WHAT YOU WILL DO: Look for the line containing "A young boy" and the line containing "Woodrow Wilson defensive" in the entries below. Copy those two and all lines between them exactly, leaving out pictures.

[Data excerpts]

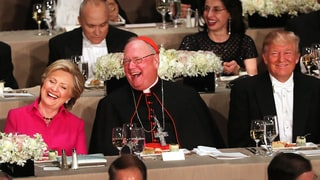 Watch Trump Get Booed While Roasting Clinton at Catholic Charity Event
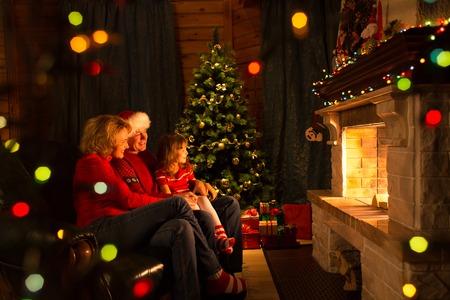 Gelukkig gezin - vader, moeder en hun dochter door een open haard op Kerstmis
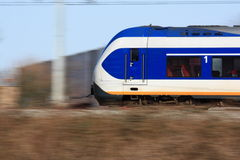 Modern train in motion. A modern Dutch train moving past Royalty Free Stock Images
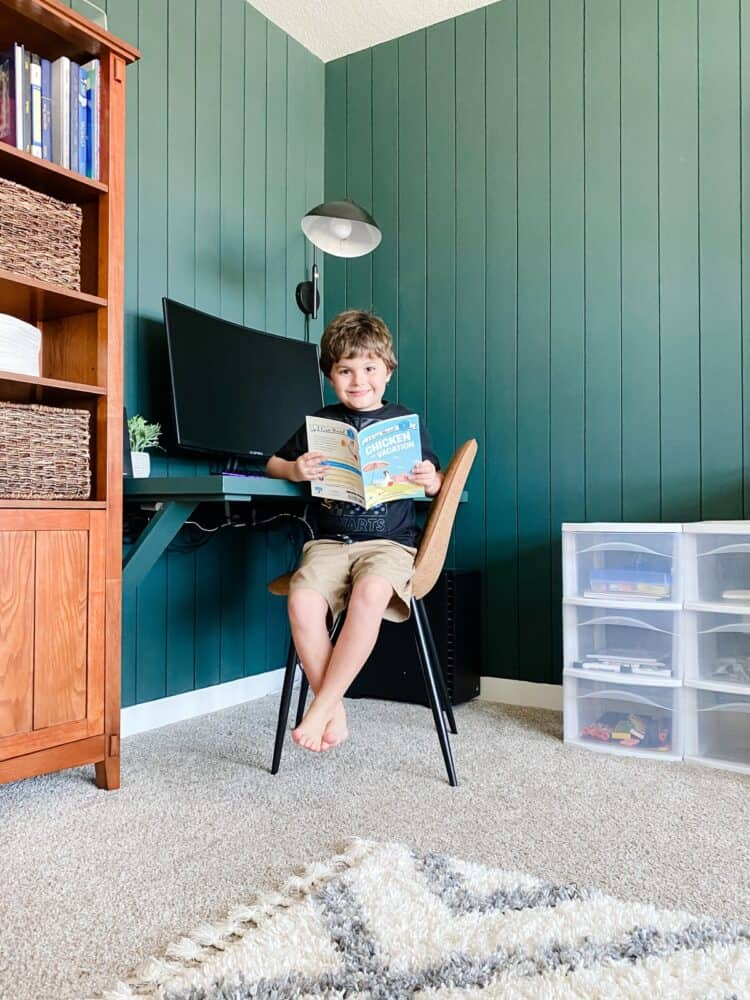 A young boy sitting at a corner work station with a book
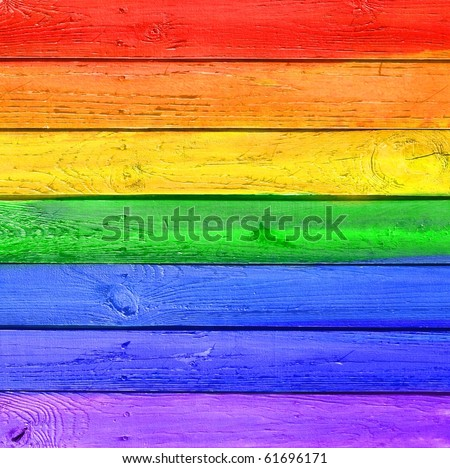 Vintage Gallery: Grunge wooden colored background - rainbow paints on old fence - stock photo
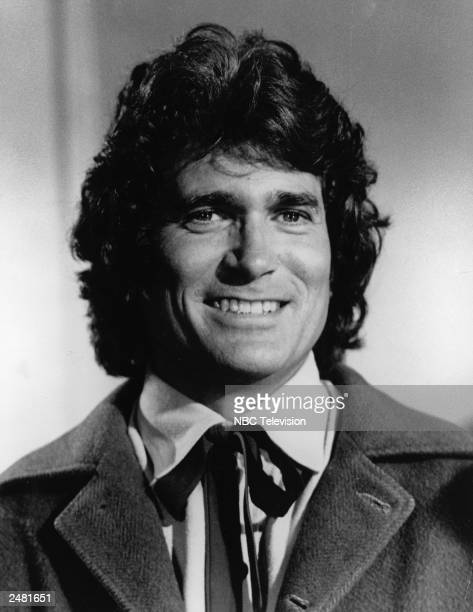Headshot of American actor Michael Landon smiling in costume from the television series 'The Little House On The Prairie'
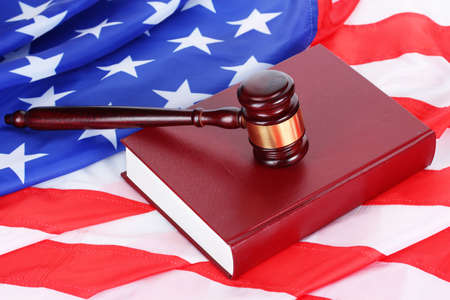 judge gavel and book on american flag background photo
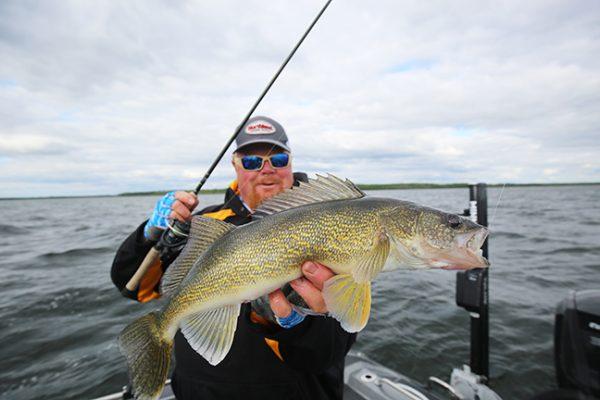 Angler holding walleye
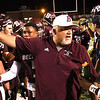 Woodrow Wilson defensive coach Dale Stafford, speaks with his team after the first quarter against Princeton Friday night at VanMeter Stadium in Beckley.<br /> (Rick Barbero/The Register-Herald)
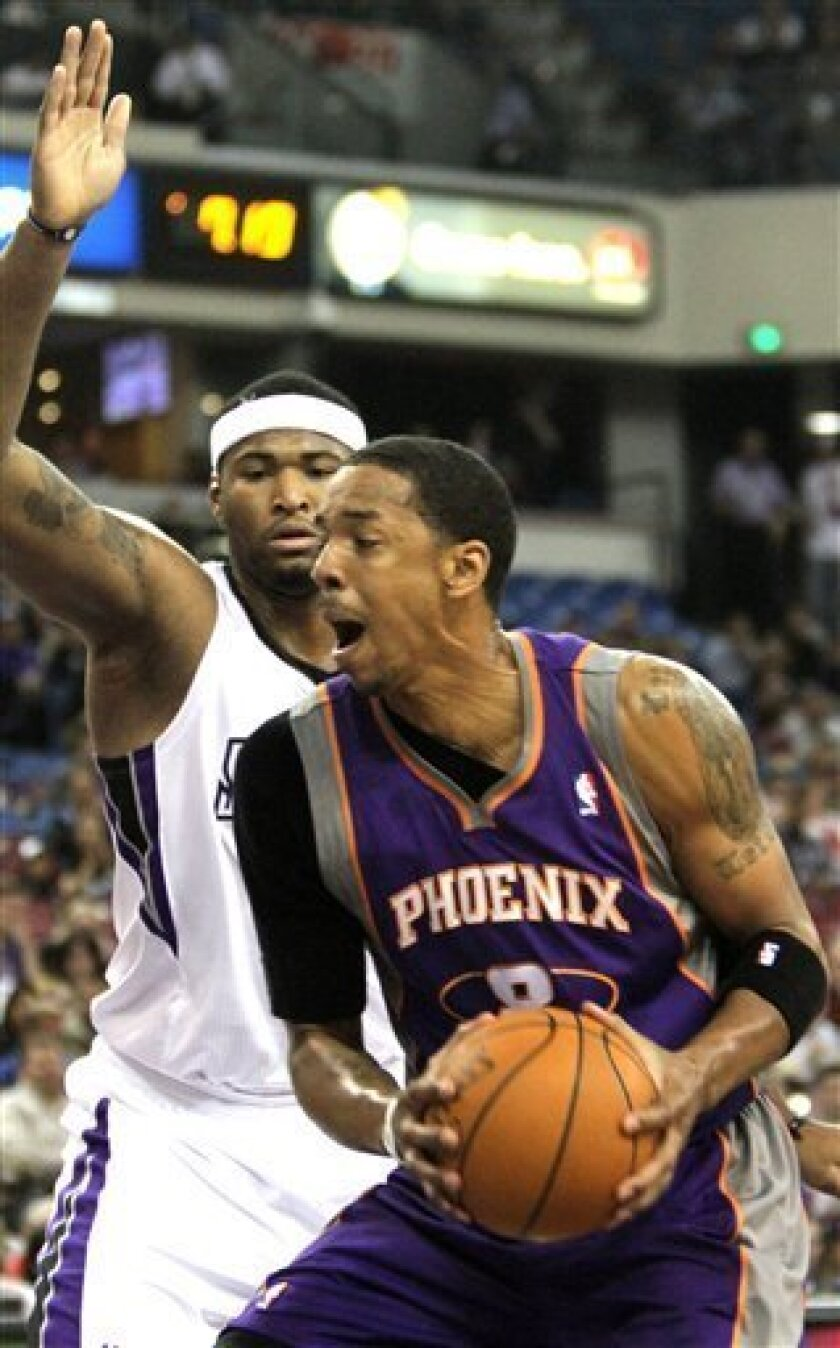 Phoenix Suns forward Channing Frye, right, works against Sacramento Kings center DeMarcus Cousins during the third quarter of an NBA basketball game in Sacramento, Calif., Tuesday, March 29, 2011. (AP Photo/Rich Pedroncelli)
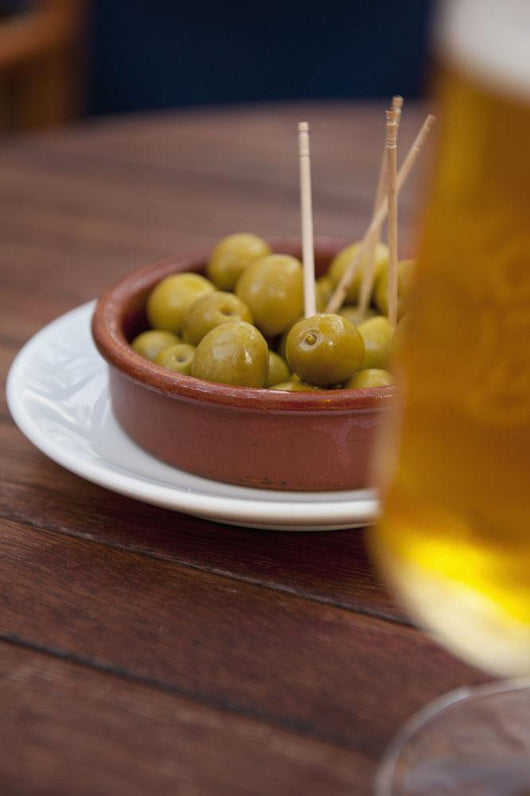 Spain, Majorca, Beer and olives in cafe Wall Mural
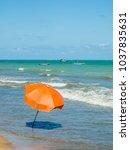 orange beach umbrella near the...   Shutterstock . vector #1037835631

FINAL ANSWER:
 A young boy sitting at a corner work station with a book
 Vintage Gallery: Grunge wooden colored background - rainbow paints on old fence - stock photo
Headshot of American actor Michael Landon smiling in costume from the television series 'The Little House On The Prairie'
 judge gavel and book on american flag background photo
 Angler holding walleye
 Woodrow Wilson defensive coach Dale Stafford, speaks with his team after the first quarter against Princeton Friday night at VanMeter Stadium in Beckley.<br /> (Rick Barbero/The Register-Herald)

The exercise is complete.